• [Extrait du texte]:
+ + + +
Louis XIV s’était coupé le bras gauche avec le bras droit. Nous dûmes plaindre la France d’avoir porté chez les étrangers, et même chez ses ennemis, ses citoyens, ses trésors, ses arts, son industrie, ses guerriers. Nous avouâmes que l’indulgence, la tolérance, dont les hommes ont tant de besoin les uns envers les autres, étaient le seul appareil qu’on pût mettre sur une blessure si profonde.

Ce divin esprit de tolérance, qui au fond n’est que la charité, charitas humani generis, comme dit Cicéron[1] a depuis quelques années tellement animé les âmes nobles et sensibles que M. de Fitz-James, évêque de Soissons, a dit dans son dernier mandement[2] : « Nous devons regarder les Turcs comme nos frères. »

Aujourd’hui nous voyons en France des protestants, autrefois plus odieux que les Turcs, occuper publiquement des places qui, si elles ne sont pas les plus considérables de l’État, sont du moins les plus avantageuses. Personne n’en a murmuré. On n’a pas été plus surpris de voir des fermiers généraux calvinistes que s’ils avaient été jansénistes.

Le ministère ayant écrit, en 1751, une lettre de recommandation en faveur d’un négociant protestant nommé Frontin, homme utile à l’État, un évêque d’Agen, plus zélé que charitable, écrivit et fit imprimer une lettre assez violente contre le ministère. Il remontrait, dans cette lettre, qu’on ne doit jamais recommander un négociant huguenot, attendu qu’ils sont tous ennemis de Dieu et des hommes. On écrivit[3] contre cette lettre, et, soit qu’elle fût de l’évêque d’Agen, soit de l’abbé de Caveyrac, cet abbé la soutint dans son Apologie de la révocation de l’édit de Nantes. Il voulut persuader qu’il n’y avait eu aucune persécution dans la dragonnade ; que les réformés méritaient d’être beaucoup plus maltraités ; qu’il n’en sortit pas du royaume cinquante mille ;

  1. Voltaire cite souvent cette expression, qui n’est pas dans Cicéron.
+ + + +
• [Contenu des données]:
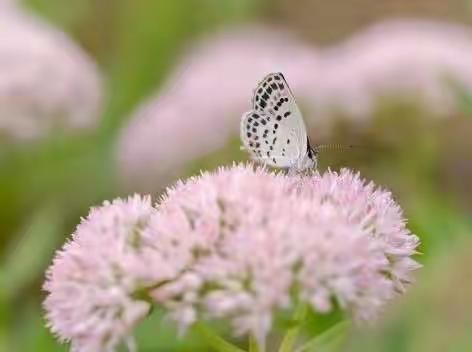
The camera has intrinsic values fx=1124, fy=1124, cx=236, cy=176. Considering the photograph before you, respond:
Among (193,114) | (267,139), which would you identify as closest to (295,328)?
(267,139)

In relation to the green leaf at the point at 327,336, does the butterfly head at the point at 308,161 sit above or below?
above

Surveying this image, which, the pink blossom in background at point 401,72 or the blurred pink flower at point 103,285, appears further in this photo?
the pink blossom in background at point 401,72

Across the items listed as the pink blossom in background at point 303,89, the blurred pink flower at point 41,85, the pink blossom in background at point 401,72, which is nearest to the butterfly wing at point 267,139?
the pink blossom in background at point 401,72

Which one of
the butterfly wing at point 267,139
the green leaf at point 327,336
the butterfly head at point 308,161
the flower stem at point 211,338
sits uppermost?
the butterfly wing at point 267,139

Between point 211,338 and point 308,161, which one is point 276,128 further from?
point 211,338

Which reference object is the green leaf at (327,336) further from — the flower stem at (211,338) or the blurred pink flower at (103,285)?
the blurred pink flower at (103,285)

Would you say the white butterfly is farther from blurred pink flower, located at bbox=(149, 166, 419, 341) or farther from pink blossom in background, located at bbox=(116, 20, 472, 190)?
pink blossom in background, located at bbox=(116, 20, 472, 190)

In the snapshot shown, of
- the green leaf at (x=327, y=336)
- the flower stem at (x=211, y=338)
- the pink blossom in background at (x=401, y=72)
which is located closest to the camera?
the flower stem at (x=211, y=338)

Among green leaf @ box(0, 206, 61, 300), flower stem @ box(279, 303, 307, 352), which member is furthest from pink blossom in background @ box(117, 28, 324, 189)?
flower stem @ box(279, 303, 307, 352)
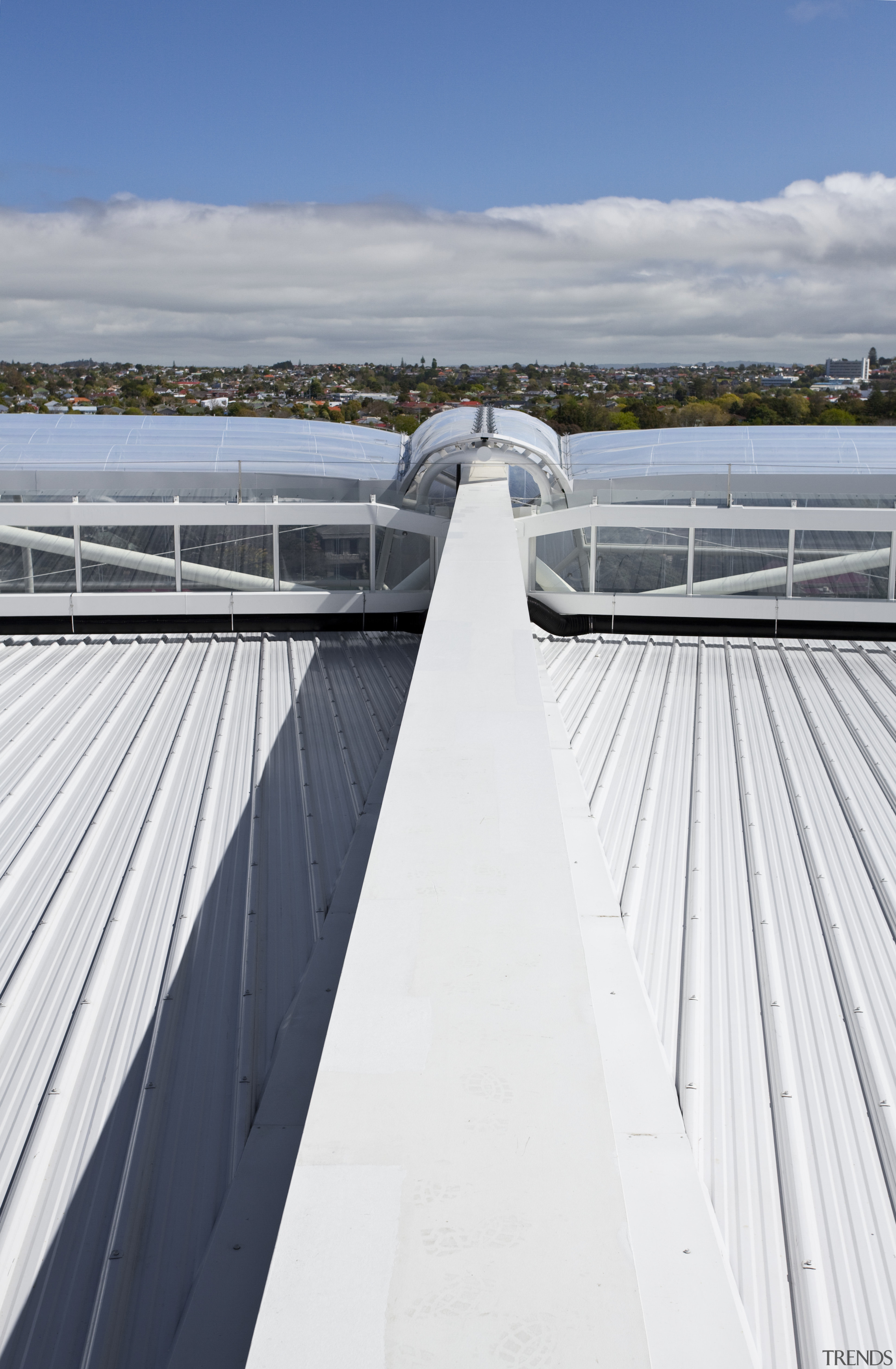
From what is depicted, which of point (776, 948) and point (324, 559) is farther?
+ + + +
• [Consignes]:
[1] Répondez à ces questions à partir du texte sur la tolérance :
(a) À quoi l'esprit de tolérance se réduit-il au fond ?
(b) Quel évêque a déclaré dans son dernier mandement que les Turcs devaient être regardés comme des frères ?
(c) En quelle année le ministère a-t-il écrit la lettre de recommandation en faveur du négociant Frontin ?
[2] Dans le texte sur la tolérance, réécrivez plus brièvement le paragraphe qui commence par « Aujourd'hui nous voyons en France », sans en perdre les faits essentiels.
[3] Reprenez le texte sur la tolérance à l'endroit où il s'arrête et poursuivez-le.

• [Réponses aux consignes]:
[1]
(a) À la charité.
(b) M. de Fitz-James, évêque de Soissons.
(c) En 1751.

[2] En France, des protestants, jadis plus haïs que les Turcs, occupent aujourd'hui publiquement des places, sinon les plus considérables de l'État, du moins les plus avantageuses, sans que personne ne s'en plaigne. Des fermiers généraux calvinistes ne surprennent pas plus que s'ils étaient jansénistes.

[3]
  2. Le mandement est du 21 mars 1757 ; Voltaire en a souvent parlé ; voyez la note, tome XXV, page 104.
  3. Une Lettre de M. l’intendant de *** à M. l’évêque d’Alais fit naître la Réponse de M. l’évéque d’Alais à M. l’intendant de ***. Cette Réponse est datée du 6 juin 1751, et fut l’origine de l’écrit que publièrent Ripert de Montclar et l’abbé Quesnel sous le titre de : Mémoire théologique et politique au sujet des mariages clandestins des protestants en France, etc., 1755, in-8o. Caveyrac répondit à cet écrit par un Mémoire politico-critique, où l’on examine s’il est de l’intérêt de l’Église et de l’État d’établir pour les calvinistes du royaume une nouvelle forme de se marier ; 1756, in-8o. C’est dans ce Mémoire (page 150), et non dans l’Apologie, qu’il prend la défense de l’évêque d’Agen. (B.)